(EXCERPTED RECORDS Opens)

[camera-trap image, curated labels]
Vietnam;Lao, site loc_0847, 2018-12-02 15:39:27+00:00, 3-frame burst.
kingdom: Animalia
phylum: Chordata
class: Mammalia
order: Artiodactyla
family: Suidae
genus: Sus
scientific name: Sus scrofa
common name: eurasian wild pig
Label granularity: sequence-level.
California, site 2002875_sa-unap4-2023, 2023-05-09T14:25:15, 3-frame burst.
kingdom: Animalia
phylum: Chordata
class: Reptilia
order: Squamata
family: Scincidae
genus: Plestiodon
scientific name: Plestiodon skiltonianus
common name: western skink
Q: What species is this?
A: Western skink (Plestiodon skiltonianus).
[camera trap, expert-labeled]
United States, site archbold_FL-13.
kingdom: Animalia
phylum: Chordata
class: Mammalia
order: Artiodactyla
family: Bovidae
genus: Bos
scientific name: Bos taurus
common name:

(EXCERPTED RECORDS Closes)

-- TASK --
Repeat the entire listing exactly.

-- PROBLEM SOLUTION --
[camera-trap image, curated labels]
Vietnam;Lao, site loc_0847, 2018-12-02 15:39:27+00:00, 3-frame burst.
kingdom: Animalia
phylum: Chordata
class: Mammalia
order: Artiodactyla
family: Suidae
genus: Sus
scientific name: Sus scrofa
common name: eurasian wild pig
Label granularity: sequence-level.
California, site 2002875_sa-unap4-2023, 2023-05-09T14:25:15, 3-frame burst.
kingdom: Animalia
phylum: Chordata
class: Reptilia
order: Squamata
family: Scincidae
genus: Plestiodon
scientific name: Plestiodon skiltonianus
common name: western skink
Q: What species is this?
A: Western skink (Plestiodon skiltonianus).
[camera trap, expert-labeled]
United States, site archbold_FL-13.
kingdom: Animalia
phylum: Chordata
class: Mammalia
order: Artiodactyla
family: Bovidae
genus: Bos
scientific name: Bos taurus
common name:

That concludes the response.